Mas o inspetor disse outras coisas como: o CFO (administrador
com o pelouro financeiro, na sigla inglesa) da TAP “não esteve relacionado com
o processo”, já que “toda a negociação terá ocorrido à margem do conselho de
administração e da comissão executiva, não existindo evidência de que o CFO
tenha tido conhecimento do mesmo”.
Em relação ao poder político, que a IGF iliba no seu
relatório, António Ferreira dos Santos considera que Pedro Nuno Santos e Hugo
Mendes tiveram “inegável intervenção no processo”, mas que esse papel esteve
“revestido num elevado grau de informalidade”. Interessante, não?
O gabinete de Infraestruturas liderou o processo, mas não o
partilhou com as Finanças. Aliás, há total absolvição, na lógica da IGF, de
João Leão, ministro das Finanças na altura da saída de Alexandra Reis, em
fevereiro de 2022, e de Miguel Cruz, secretário de Estado do Tesouro de então,
bem como do atual responsável das Finanças, Fernando Medina. E mais nenhum
membro do Governo teve envolvimento prévio do processo. Quem assim fala é
amigo!
O CFO da TAP, também ouvido na CPI, declarou-se a leste de
todo o processo, o que é inimaginável num CFO (Chief Financial Officer). Qual será então a
sua função?
Referiu ter tido conhecimento da saída da antiga
administradora pela CEO “informalmente, por WhatsApp, um dia antes” [3 de
fevereiro de 2022] de esta comunicação ter sido oficializada, por email, pelo
presidente do conselho de administração, Manuel Beja, a 4 de fevereiro de 2022
e no qual era anunciada “oficialmente a saída, bem como os termos exatos do
comunicado à CMVM”. Porém, segundo Gonçalo Pires, “estas comunicações informais
não eliminam o facto de nunca ter estado no processo”. Com efeito, as suas
funções incluem as áreas financeiras, mas excluem as matérias laborais e as de
recursos humanos, motivo pelo qual diz não ter estado envolvido na saída da
administradora, que não foi surpresa, pois “já havia demonstrado posições discrepantes”
em relação à restante administração da TAP. Por isso, garantiu: “Não tive
conhecimento dos termos concretos da celebração desse acordo, não participei,
não estive nas conversas com os advogados, não tive qualquer envolvimento com
os valores, não negociei e não elaborei.”
Depois, veio o depoimento da CEO da TAP, que desmente o CFO, garantindo que ele “estava ciente do
projeto para a nova organização [da TAP], esteve envolvido em alguns domínios,
estava ciente das discussões porque lhe prestava informação”. Porém, adiantou
“não se lembrar” se o CFO sabia dos montantes envolvidos no cheque passado a
Alexandra Reis para abandonar a companhia. E referiu que houve “muitas pessoas”

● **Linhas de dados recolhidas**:
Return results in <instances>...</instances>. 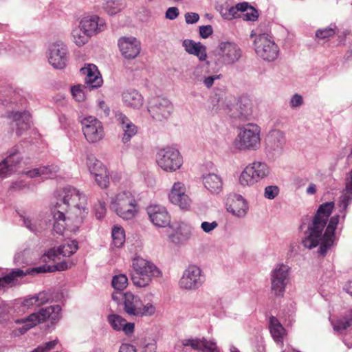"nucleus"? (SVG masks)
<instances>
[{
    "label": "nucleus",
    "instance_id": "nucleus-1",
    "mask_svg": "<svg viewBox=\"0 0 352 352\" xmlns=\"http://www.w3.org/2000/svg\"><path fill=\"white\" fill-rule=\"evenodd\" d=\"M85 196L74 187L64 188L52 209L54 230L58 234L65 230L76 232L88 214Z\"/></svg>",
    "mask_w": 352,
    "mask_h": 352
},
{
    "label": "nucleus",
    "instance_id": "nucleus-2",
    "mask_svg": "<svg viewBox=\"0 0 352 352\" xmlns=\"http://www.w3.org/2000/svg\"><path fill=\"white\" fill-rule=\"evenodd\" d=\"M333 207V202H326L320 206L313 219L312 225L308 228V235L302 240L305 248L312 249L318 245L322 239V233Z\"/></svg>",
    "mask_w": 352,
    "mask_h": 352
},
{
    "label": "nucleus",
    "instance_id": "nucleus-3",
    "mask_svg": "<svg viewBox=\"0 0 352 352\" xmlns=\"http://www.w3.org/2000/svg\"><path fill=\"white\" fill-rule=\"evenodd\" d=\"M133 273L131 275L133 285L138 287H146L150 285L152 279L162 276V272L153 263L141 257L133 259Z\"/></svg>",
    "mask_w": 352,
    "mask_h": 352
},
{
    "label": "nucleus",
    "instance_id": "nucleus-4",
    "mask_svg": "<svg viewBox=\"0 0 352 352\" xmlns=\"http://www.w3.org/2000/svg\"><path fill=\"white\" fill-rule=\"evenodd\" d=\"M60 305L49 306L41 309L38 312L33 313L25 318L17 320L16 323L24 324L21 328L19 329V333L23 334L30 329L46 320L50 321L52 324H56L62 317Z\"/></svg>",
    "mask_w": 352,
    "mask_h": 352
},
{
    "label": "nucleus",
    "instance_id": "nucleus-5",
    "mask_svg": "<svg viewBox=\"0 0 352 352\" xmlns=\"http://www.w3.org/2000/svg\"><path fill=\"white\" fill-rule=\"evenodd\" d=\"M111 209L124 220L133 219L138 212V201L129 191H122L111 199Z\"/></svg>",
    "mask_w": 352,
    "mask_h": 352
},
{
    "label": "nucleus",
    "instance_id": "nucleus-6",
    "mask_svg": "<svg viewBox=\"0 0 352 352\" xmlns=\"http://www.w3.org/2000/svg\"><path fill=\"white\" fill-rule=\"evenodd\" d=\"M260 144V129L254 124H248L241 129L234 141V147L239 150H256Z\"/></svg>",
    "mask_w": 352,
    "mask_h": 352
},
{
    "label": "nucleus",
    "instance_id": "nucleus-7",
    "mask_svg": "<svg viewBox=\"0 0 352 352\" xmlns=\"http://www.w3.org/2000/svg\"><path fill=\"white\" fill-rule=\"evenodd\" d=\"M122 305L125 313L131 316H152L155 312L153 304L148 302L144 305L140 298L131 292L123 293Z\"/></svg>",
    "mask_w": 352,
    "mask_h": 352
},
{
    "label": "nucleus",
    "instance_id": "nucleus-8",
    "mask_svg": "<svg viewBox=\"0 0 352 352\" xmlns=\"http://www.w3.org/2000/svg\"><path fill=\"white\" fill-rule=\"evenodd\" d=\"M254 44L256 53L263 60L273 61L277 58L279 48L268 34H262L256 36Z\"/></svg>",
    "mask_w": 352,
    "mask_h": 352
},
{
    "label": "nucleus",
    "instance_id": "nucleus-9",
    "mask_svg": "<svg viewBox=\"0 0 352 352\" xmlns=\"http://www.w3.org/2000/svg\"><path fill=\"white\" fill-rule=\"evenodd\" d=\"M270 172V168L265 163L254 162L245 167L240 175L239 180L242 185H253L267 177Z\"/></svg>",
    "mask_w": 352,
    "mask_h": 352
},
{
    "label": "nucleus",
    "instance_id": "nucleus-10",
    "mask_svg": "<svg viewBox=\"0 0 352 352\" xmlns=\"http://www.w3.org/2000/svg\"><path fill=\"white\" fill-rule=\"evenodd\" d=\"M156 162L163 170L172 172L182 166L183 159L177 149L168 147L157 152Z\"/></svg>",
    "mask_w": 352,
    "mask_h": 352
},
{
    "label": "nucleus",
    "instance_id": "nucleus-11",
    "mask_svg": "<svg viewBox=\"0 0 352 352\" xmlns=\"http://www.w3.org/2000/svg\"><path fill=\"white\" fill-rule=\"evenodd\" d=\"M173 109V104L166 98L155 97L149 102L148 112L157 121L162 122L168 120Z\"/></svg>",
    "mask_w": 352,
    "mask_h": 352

● **ENUNCIADO 1**:
No excerto sobre a TAP, transcreva cada uma das negações que o CFO enumera na citação que termina em «não negociei e não elaborei».
● **ENUNCIADO 2**:
Redija a continuação do excerto sobre a TAP, retomando-o no ponto em que termina.
As linhas de dados provêm de uma fonte distinta da do excerto.

● **RESPOSTA ESCRITA 1**:
- não tive conhecimento dos termos concretos da celebração desse acordo
- não participei
- não estive nas conversas com os advogados
- não tive qualquer envolvimento com os valores
- não negociei
- não elaborei

● **RESPOSTA ESCRITA 2**:
envolvidas num processo que apenas “coordenou”, já que não tinha conhecimentos
jurídicos sobre a lei portuguesa.
Sente-se um
bode expiatório nesta batalha política, havendo muitas pessoas que estavam a
par. A 4 de fevereiro, o conselho de administração sabia que havia um acordo
assinado. E explicou: “Parece-me que é um processo que foi conduzido por muitas
pessoas cientes do assunto e ninguém pensou que este processo seria visto hoje
como algo ilegal.”
Considerando
ilegal e desajustada a sua exoneração ( “não existindo qualquer respeito por
uma executiva sénior como eu”), a ainda presidente executiva, referiu que Hugo
Mendes, confirmou que Pedro Nuno Santos, autorizou o montante da indemnização
de 500 mil euros a Alexandra Reis, dando instruções para fechar o acordo.
E deixou uma
farpa, indicando que Hugo Mendes pretendia que a TAP alterasse a hora de um voo
a pedido do PR, o que não foi atendido, pelo que o chefe de Estado, que
desmente, teve de arranjar solução para si.
Já sobre os
motivos que levaram Alexandra Reis a sair da empresa, assegurou que “não foi
nada pessoal”, pois a administradora “não estava ajustada com a comissão
executiva”. E observou: “Foi um desalinhamento que tinha a ver com a estratégia
da companhia.”
E, quanto a
si, entende que deve sair, mas com o prémio de desempenho que foi ajustado.
Cumpriu os objetivos e a TAP deu lucros.
Por fim,
duas pérolas declarativas: Pires de Lima, ministro da Economia de Passos
Coelho, nega ter autorizado a compra de mais de meia centena de aviões a preço
superior ao do mercado e que a privatização fora a melhor solução para a
empresa; e Alexandra Reis apontou que, tendo querido devolver a indemnização à
TAP, fez várias tentativas de pedido de esclarecimento sobre o quanto e o como,
mas não obteve qualquer resposta da empresa.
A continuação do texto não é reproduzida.